El progresismo desnudo

EL PROGRESISTA DIARIO FRANCÉS LE MONDE PLANTEÓ LA SIGUIENTE PREGUNTA progresista a Patrick Buisson, periodista, experto en estudios de opinión y asesor de Nicolás Sarkozy: «¿Cómo justifica usted la derechización de Sarkozy?». Buisson, con una sorprendente capacidad para no caer en la habitual trampa conceptual de la izquierda, le dio a vuelta a la pregunta y le contestó como sigue:

Ese concepto de derechízación es el indicador más seguro de la confusión mental que se ha adueñado de algunos espíritus. Si la derechízación consiste en tener en cuenta el sufrimiento social de los franceses más vulnerables, eso significa que las antiguas categorías políticas ya no tienen sentido… y que el PS se ha transformado en la expresión de las nuevas clases dominantes.

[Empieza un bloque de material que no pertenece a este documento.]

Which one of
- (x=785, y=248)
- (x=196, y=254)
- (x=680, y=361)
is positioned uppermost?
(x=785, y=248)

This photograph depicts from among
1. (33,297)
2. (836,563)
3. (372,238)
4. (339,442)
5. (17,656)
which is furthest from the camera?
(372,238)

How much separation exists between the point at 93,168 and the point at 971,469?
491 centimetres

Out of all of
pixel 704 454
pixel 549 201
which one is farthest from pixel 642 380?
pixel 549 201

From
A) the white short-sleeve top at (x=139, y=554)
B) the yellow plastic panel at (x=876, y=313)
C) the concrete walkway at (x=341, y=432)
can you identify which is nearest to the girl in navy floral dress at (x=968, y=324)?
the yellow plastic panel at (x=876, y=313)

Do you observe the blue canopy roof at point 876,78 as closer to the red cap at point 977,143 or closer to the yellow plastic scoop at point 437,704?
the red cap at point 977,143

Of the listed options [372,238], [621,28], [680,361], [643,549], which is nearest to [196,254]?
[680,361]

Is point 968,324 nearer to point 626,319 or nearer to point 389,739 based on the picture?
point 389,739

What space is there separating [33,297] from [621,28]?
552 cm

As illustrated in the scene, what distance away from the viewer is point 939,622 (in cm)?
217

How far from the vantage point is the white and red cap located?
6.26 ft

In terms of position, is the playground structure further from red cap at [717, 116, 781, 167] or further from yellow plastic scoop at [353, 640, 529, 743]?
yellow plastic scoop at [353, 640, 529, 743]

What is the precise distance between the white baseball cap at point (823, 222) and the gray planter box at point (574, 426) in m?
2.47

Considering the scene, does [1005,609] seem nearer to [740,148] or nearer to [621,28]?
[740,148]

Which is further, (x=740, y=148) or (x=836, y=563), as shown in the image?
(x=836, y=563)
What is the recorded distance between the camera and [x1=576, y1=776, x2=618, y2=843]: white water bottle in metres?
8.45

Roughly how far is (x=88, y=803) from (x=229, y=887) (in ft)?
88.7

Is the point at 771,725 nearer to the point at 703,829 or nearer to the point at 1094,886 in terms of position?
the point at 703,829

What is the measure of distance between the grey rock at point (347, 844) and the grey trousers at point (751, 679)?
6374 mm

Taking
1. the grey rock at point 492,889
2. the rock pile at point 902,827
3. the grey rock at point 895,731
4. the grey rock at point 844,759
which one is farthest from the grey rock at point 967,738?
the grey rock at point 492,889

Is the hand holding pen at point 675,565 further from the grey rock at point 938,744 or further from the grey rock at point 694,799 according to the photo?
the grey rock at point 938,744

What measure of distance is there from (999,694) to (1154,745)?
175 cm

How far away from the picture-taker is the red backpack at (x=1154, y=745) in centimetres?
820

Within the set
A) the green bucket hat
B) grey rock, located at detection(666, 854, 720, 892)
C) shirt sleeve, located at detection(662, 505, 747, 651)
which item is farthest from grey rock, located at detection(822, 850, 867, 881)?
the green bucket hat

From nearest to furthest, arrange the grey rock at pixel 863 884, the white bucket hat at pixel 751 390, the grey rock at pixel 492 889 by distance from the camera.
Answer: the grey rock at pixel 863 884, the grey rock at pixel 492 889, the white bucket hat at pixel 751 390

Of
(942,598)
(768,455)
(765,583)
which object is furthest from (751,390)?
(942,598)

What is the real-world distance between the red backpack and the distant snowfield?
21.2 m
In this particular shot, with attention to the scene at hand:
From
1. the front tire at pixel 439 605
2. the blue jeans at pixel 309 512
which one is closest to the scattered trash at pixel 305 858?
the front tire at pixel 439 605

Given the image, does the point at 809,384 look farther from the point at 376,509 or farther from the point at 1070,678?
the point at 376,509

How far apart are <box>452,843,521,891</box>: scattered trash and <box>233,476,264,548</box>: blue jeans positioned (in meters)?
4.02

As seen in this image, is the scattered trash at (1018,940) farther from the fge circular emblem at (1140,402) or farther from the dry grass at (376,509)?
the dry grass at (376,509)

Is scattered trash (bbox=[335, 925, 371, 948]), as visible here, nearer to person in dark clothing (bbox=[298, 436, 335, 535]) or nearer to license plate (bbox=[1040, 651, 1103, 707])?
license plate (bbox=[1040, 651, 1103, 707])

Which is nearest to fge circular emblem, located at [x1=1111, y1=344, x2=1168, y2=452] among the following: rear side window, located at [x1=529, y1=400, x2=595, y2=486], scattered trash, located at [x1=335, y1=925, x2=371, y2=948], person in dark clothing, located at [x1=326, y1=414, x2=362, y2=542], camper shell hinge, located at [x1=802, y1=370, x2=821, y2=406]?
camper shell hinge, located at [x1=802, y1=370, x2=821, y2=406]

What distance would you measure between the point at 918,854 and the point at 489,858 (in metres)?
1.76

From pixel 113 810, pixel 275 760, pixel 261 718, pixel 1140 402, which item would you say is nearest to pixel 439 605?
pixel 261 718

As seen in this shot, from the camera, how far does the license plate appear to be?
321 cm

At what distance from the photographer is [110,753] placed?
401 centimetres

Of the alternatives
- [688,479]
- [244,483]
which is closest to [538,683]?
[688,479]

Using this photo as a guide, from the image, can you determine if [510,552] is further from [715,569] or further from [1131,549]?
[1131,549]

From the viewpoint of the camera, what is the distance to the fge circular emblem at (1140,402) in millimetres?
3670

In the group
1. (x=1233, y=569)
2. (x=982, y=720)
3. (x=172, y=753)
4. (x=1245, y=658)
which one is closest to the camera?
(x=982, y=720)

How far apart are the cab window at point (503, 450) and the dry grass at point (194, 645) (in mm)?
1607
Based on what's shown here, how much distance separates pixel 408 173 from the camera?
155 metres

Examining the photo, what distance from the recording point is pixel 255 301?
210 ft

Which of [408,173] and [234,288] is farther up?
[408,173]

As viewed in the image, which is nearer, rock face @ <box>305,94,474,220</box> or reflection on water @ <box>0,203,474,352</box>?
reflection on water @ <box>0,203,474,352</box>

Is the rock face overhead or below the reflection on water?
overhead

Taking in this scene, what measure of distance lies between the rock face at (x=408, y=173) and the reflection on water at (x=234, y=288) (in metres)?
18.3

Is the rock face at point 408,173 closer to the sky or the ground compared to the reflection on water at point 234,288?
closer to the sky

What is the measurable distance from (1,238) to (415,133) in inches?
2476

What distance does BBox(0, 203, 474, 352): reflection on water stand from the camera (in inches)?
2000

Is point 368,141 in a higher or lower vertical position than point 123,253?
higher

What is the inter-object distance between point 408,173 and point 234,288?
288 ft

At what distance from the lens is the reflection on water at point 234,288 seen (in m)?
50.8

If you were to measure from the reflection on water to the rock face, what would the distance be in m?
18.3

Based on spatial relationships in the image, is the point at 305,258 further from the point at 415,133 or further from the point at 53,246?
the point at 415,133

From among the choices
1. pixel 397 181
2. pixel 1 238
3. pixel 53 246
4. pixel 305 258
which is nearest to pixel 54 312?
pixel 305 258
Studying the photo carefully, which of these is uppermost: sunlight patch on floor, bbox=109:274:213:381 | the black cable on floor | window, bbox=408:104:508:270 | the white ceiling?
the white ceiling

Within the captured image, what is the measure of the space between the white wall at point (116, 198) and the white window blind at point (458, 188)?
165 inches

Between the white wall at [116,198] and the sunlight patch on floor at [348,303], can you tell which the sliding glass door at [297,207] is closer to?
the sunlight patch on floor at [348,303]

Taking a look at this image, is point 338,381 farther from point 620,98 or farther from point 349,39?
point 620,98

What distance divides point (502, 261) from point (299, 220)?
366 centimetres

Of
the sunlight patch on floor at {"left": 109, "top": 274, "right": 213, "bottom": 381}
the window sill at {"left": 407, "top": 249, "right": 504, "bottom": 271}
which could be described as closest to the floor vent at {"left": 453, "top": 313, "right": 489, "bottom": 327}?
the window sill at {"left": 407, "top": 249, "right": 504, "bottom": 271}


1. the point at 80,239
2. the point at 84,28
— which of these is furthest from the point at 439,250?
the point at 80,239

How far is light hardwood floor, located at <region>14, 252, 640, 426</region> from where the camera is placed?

La especificidad histórica del voto a Sarkozy en 2007 es el hecho de haber reunido, como De Gaulle en 1958, el voto popular y el voto de la derecha tradicional[1].

La habilidad de Buisson para desmontar el concepto progresista de la derechización no es frecuente. Lo frecuente es más bien la respuesta autojustificativa de la derecha a partir de la aceptación de la conceptualización progresista dominante tanto en España como en otros países. De tal manera que se emplea profusamente, por ejemplo, el concepto de «derechización» pero no el de «izquierdización» según la teoría progresista de que la derecha tendría derivaciones negativas, incluso peligrosas, mientras que la izquierda carecería de ellas. Lo que en España se ha reflejado, entre otras cosas, en el uso progresista del concepto «caverna» para descalificar lo que la izquierda considera contenidos reaccionarios de la derecha.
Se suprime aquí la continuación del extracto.